--- Begin READING PASSAGE ---

It is a correlative object of the invention to provide a control system for an electrostatic printer or plotter in accordance with any of the objects above which changes the transport rate of the media and the pulse rate of the image writing pulse in proportion to any change in the image writing pulse width, so that the transport speed is increased to enhance throughput whenever the media conductivity is high, and so that the transport speed is decreased to maintain maximum image quality whenever the media conductivity is low.
These and other objects and benefits of the invention will become apparent in the following description of the invention when taken in conjunction with the accompanying drawings.
The foregoing objects have been achieved by the control system of the present invention for controlling an electrostatic printer/plotter electrostatically generating an image on a recording media being driven by a transport motor over a plurality of image-forming electrodes by applying image writing pulses to the electrodes comprising, media sensing means for sensing which one of a plurality of pre-determined media types is currently being used in the printer/plotter; characteristics sensing means for measuring a parameter related to conductivity of the media; memory means for storing a plurality of pre-determined functions relating a range of value of the parameter with image writing pulse widths required to achieve a maximum density of an image where the plurality of functions corresponds to the plurality of media types; and, microprocessor control means connected to the media sensing means and the characteristic sensing means for determining from the conductivity and type of media currently being used in the printer/plotter an optimum pulse width for the image writing pulses which maintains the density of an image produced on the media by the electrodes at a maximum density and for generating images employing image writing pulses transmitted to the electrodes which are of the optimum pulse width, the microprocessor control means including means for obtaining from the memory means at each possible value of the parameter one of the functions corresponding to a media type sensed as currently being used in the printer/plotter.
In the preferred embodiment, the plurality of pre-determined functions relating a range of values of the parameter with image writing pulse widths stored within the memory means includes image writing pulse widths which are minimum pulse widths necessary to produce a maximum amount of image charge at a plurality of image pixel positions on the media by the electrodes at respective values of the parameter.
Also in the preferred embodiment, the characteristic sensing means comprises means for measuring conductivity of the media itself. As a non-preferred alternative, the characteristic sensing means comprises means for measuring relative humidity within a portion of the electrostatic printer/plotter wherein the media is stored.

--- End READING PASSAGE ---
--- Begin RAW RECORDS ---

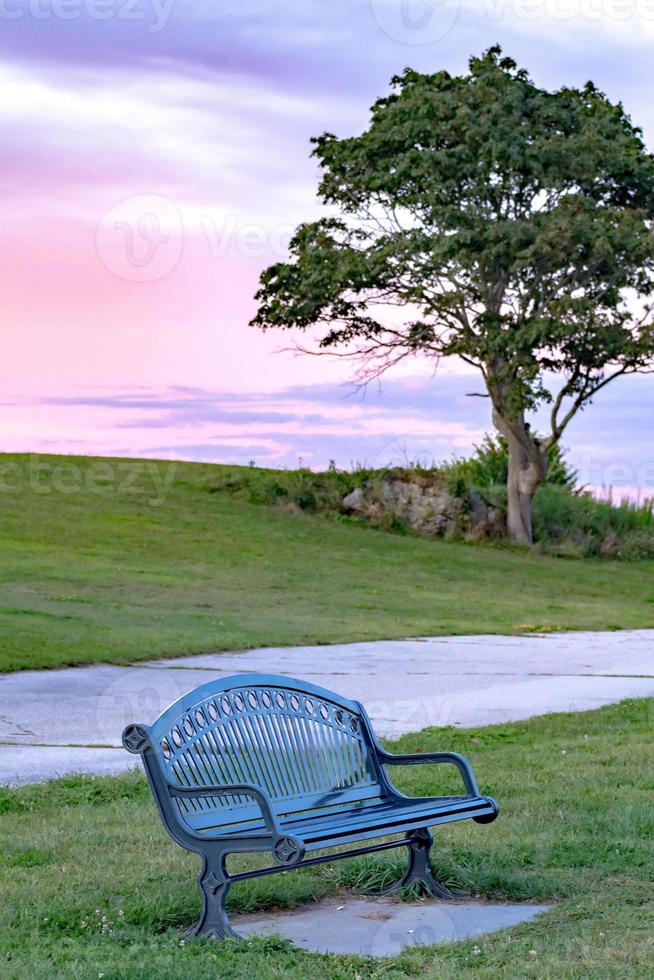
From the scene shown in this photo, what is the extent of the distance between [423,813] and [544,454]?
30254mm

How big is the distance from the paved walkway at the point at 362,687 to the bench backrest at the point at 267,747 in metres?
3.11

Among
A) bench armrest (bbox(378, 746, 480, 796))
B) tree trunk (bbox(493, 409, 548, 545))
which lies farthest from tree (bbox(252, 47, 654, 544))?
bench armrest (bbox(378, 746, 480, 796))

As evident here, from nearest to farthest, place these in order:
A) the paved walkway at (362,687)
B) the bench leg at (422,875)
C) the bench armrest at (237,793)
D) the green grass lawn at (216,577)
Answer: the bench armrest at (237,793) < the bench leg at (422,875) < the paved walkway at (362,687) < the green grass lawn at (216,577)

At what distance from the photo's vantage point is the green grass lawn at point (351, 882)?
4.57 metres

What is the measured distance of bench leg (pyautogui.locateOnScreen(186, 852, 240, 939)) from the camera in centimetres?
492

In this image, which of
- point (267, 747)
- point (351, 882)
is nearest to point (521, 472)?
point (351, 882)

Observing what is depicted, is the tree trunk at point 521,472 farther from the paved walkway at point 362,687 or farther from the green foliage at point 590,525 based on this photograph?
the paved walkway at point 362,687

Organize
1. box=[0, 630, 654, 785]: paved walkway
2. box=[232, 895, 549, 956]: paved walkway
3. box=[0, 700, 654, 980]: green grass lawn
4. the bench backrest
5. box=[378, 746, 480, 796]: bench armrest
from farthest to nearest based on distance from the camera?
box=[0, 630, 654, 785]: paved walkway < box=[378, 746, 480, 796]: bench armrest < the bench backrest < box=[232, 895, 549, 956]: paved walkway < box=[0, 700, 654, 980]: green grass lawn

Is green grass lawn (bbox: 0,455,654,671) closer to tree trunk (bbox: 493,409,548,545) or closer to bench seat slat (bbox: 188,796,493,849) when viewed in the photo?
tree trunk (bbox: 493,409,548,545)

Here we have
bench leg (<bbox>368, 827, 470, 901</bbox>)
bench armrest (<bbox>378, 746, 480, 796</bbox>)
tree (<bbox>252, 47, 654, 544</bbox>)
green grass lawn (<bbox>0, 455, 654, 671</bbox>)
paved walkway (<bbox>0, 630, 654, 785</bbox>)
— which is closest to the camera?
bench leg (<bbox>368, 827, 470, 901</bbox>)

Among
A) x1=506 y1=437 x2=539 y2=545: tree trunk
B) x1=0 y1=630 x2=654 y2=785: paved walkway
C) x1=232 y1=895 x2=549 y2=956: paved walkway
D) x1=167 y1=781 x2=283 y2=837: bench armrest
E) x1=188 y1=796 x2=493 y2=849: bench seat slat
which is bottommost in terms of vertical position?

--- End RAW RECORDS ---

**REQUIREMENTS:**
• a. Pick out each line of the rows that contains the string "nearest", and copy those lines. Case counts.
• b. Carry on the printer control passage with new sentences that follow its last one.
The printer control passage and the rows have no connection to each other.

**RESPONSES IN ORDER:**
• a.
As evident here, from nearest to farthest, place these in order:
is nearest to point (521, 472)?
from farthest to nearest based on distance from the camera?

• b.
The preferred microprocessor control means further comprises, means for computing from the optimum pulse width a corresponding optimum media speed for transporting the media past the electrodes which will maximize the through-put of the electrostatic printer/plotter; and, means connected to the transport motor for regulating the speed at which the media moves relative to the electrodes to be the optimum media speed. It further comprises, means for computing an optimum pulse repetition rate for the image writing pulses corresponding to the optimum media speed; and, means for transmitting the image writing pulses to the electrodes at the optimum pulse repetition rate whereby a constant pixel displacement between adjacent pixels is maintained on the media for a range of different media speeds.
FIG. 1 is a graph depicting image voltage versus pulse width in μsec for clear film media at 50% relative humidity.
FIG. 2 is a graph depicting image voltage versus pulse width in μsec for ADR media at 50% relative humidity.
FIG. 3 is a graph depicting image voltage versus pulse width in μsec for EDR media at 50% relative humidity.
FIG. 4 is a graph depicting image voltage versus pulse width in μsec for VDR media at 50% relative humidity.
FIG. 5 is a graph depicting image voltage versus pulse width in μsec for TDR media at 50% relative humidity.
FIG. 6 is a graph depicting the response of the image voltage to electrode on-time (i.e. pulse width in μsec) for ADR media at 60% relative humidity.
FIG. 7 is a graph depicting the response of the image voltage to electrode on-time (i.e. pulse width in μsec) for ADR media at 50% relative humidity.
FIG. 8 is a graph depicting the response of the image voltage to electrode on-time (i.e. pulse width in μsec) for ADR media at 40% relative humidity.
FIG. 9 is a graph depicting the response of the image voltage to electrode on-time (i.e. pulse width in μsec) for ADR media at 30% relative humidity.
FIG. 10 is a functional block diagram of a control system for an electrostatic printer or plotter according to a preferred embodiment of the present invention.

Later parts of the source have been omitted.